Vectorize PostgreSQL Data
Introduction
If you're here, you're probably curious about how to vectorize your PostgreSQL data. In this document, we'll cover the basic concepts of vector databases, why you might want to vectorize your data, and how to do it.
If you'd rather not wait, and aren't particularly interested in the details, you can check out this repository that will allow you to connect a PostgreSQL database, vectorize it, and query it using Weaviate.
What are vector databases?
Vector databases are designed to efficiently store, manage, and query high-dimensional vectors. These vectors represent data points in a multi-dimensional space, where each dimension corresponds to a specific feature or attribute of the data. This differs from relational databases which store structured data in tables and rows.
A vector is just a list of numbers which represent data in a way that makes it easy for computers to compare and search through. In vector databases, instead of, or in addition to, storing traditional data like text or numbers, it also stores these vectors. Vectors can represent various things, like images or sounds. So, if you want to find something conceptually similar to a specific vector, a vector database can help you do that easily and quickly, where it would be quite difficult to do with a traditional relational database.
These multi-dimensional spaces that store vectors are called embeddings. Embeddings allow for vectors to be organized in a way that makes it easy to find similar vectors. You can think of these vectors as being organized where similar vectors are close together, and dissimilar vectors are far apart. This allows for fast and efficient querying of similar data points.
Why do we need to vectorize relational data?
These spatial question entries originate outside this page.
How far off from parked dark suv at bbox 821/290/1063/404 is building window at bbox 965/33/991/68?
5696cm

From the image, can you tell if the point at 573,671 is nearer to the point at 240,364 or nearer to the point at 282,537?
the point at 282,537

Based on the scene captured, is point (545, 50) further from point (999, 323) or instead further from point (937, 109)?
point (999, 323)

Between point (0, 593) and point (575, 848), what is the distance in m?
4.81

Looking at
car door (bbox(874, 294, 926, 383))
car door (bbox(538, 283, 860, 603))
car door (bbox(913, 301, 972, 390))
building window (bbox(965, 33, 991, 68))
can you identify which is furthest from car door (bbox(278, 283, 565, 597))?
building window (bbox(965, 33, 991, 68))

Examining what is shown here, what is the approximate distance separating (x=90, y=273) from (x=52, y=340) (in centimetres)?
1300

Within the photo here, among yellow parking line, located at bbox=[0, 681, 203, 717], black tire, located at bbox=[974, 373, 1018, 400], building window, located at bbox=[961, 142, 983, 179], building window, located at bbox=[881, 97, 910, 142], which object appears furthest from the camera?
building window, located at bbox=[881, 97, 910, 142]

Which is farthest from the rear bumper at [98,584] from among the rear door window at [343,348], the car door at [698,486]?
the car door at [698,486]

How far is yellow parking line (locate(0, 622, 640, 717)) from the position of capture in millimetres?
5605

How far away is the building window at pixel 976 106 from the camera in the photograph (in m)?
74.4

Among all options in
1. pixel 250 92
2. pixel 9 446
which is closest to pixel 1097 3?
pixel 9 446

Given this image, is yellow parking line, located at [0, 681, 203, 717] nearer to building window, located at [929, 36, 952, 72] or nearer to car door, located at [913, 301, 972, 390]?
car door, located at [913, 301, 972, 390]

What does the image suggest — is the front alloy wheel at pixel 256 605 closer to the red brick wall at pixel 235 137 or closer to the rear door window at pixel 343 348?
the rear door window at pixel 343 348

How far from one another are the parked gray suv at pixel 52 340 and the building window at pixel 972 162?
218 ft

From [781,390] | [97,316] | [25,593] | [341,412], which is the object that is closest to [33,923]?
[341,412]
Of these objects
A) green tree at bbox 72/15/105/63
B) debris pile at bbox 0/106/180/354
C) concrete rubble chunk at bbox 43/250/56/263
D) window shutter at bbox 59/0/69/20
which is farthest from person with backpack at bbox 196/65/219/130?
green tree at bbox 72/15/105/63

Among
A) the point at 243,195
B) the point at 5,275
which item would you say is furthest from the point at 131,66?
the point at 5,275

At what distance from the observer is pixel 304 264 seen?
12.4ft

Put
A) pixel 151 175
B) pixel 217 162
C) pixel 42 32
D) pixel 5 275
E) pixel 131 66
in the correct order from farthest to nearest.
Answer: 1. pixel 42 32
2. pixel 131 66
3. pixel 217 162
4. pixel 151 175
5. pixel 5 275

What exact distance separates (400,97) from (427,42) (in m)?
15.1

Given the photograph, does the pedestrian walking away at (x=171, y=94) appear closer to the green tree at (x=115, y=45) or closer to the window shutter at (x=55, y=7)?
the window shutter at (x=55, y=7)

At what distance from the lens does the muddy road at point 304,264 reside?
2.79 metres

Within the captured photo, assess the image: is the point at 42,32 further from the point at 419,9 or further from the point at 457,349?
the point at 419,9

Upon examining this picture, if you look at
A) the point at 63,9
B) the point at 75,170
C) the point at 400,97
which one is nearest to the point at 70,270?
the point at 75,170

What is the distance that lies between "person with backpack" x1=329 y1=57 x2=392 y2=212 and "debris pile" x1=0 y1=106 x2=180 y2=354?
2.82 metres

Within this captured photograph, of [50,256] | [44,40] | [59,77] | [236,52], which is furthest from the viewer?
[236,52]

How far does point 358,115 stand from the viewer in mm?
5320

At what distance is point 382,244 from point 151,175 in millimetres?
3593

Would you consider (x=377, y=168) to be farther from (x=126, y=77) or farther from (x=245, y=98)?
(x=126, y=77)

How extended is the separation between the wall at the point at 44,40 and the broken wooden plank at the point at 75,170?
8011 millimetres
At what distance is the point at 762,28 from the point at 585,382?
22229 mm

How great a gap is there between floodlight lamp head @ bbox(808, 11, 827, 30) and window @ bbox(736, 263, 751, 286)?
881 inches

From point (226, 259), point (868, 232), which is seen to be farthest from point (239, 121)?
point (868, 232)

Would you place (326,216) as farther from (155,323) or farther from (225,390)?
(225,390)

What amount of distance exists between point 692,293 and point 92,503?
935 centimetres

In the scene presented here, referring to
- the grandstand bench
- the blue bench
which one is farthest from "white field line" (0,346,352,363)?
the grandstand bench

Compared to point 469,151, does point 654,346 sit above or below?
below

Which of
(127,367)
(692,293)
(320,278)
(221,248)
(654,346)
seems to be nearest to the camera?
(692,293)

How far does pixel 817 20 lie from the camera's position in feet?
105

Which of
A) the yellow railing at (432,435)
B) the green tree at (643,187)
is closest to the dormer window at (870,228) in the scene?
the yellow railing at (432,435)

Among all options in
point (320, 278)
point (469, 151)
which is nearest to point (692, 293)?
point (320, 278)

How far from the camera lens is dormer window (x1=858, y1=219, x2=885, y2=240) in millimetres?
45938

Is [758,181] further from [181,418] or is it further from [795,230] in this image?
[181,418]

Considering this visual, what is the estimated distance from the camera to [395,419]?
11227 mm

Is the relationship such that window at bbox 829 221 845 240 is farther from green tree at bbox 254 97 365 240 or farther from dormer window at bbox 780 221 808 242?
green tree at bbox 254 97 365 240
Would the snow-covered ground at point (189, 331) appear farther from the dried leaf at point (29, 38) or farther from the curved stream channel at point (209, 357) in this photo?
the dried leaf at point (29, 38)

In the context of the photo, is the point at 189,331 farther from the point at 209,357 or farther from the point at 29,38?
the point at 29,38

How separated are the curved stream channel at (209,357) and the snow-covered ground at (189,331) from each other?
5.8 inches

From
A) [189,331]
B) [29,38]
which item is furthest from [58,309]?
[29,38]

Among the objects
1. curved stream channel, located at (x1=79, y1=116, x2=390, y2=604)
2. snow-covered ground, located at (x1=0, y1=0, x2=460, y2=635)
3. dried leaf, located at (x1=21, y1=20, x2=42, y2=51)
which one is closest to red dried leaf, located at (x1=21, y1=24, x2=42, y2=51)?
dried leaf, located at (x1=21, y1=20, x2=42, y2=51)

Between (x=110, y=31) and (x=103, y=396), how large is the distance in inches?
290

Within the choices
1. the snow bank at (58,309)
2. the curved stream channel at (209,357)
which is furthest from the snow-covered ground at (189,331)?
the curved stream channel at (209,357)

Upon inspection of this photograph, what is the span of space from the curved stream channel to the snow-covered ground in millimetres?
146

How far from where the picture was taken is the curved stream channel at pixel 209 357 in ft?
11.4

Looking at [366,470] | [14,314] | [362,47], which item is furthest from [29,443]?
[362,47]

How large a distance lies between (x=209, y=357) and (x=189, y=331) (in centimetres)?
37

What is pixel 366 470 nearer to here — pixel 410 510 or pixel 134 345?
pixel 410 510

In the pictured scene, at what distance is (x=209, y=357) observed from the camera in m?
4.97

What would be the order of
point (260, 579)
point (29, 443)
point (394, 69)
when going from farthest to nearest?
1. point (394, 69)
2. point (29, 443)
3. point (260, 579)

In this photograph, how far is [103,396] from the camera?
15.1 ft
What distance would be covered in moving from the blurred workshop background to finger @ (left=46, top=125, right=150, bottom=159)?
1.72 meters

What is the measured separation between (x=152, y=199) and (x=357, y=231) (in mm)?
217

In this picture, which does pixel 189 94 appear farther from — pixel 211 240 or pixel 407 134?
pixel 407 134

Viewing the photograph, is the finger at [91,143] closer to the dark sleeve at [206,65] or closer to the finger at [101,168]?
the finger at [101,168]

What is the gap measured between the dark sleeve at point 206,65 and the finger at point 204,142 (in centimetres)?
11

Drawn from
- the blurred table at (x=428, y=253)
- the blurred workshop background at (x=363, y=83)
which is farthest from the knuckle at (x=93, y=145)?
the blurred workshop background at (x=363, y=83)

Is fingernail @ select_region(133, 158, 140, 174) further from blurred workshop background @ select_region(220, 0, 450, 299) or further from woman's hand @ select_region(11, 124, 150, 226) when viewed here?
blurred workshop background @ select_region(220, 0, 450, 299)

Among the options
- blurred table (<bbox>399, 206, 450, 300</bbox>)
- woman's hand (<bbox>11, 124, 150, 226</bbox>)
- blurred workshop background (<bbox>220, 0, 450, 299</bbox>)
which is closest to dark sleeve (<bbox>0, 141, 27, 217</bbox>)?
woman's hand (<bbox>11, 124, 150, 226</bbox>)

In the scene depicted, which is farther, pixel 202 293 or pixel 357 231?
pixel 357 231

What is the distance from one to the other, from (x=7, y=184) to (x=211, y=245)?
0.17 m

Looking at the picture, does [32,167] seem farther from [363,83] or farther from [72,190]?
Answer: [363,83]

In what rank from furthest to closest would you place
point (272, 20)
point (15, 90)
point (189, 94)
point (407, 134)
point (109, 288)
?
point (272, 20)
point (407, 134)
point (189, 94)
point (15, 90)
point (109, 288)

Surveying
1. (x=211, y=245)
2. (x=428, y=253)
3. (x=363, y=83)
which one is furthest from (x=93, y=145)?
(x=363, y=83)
There are a number of use cases for vectorizing relational data. However, the most popular use case is to enable integration with Large Language Models (LLMs), like ChatGPT. These models are trained on large amounts of text data, and are able to generate text that is similar to the text they were trained on.
In order for our data to be used by these models, we need to convert it into a vector representation. This is called vectorization. Once our data is vectorized, we can use it with these models to provide more context and generate more accurate results.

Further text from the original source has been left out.